Dr. Christopher Quirk

BA Oxon, MA, MBBS Hons, MRCP, FRACP, DDU

Holter Monitoring PDF Print E-mail
Wednesday, 11 November 2009 09:30

A 24 hour Holter monitor is an ECG recorded over a 24 hour period whilst you are at home undertaking normal everyday activities. This will record every heartbeat during that period, including during sleep and activity. 

A Holter monitor is performed as part of the evaluation of palpitations or any suspected abnormal rhythm of the heart that is intermittent. It may also be done to assess whether the heart goes too slow or too fast from time to time, to investigate dizziness, blackouts or under certain other cardiac conditions. If the suspected abnormality is less frequent than daily, it may be that your doctor requests an Event Monitor.  

How is a Holter monitor performed?

At may practice I outsource Holter monitors and will organise for a 3rd party to perform these tests.

A Holter monitor is performed by attaching several ECG dots to the chest wall and attaching these to a small computerized recorder. This can be worn over the shoulder with a strap or placed in a pocket underneath ordinary clothing. Having the Holter monitor attached takes approximately ten minutes.
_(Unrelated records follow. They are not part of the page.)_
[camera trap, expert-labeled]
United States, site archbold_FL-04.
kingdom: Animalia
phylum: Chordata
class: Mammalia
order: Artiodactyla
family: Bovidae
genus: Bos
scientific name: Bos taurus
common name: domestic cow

During the 24 hour period you are encouraged to follow a normal day’s activity, including performing any activity that may have provoked youre presenting symptoms. However, the recorder must not get wet and therefore showering or water activities are not permitted. In view of this, it is recommended that you shower prior to having the Holter attached and wait until after the Holter monitor is removed before your next shower.

Depending on the type of recorder, it may have a button to press at the time you may experience any symptoms, such as palpitations, and it is recommended that you keep a patient diary of any symptoms felt during the 24 hour period so that these can be correlated with the heart rhythm at that particular time.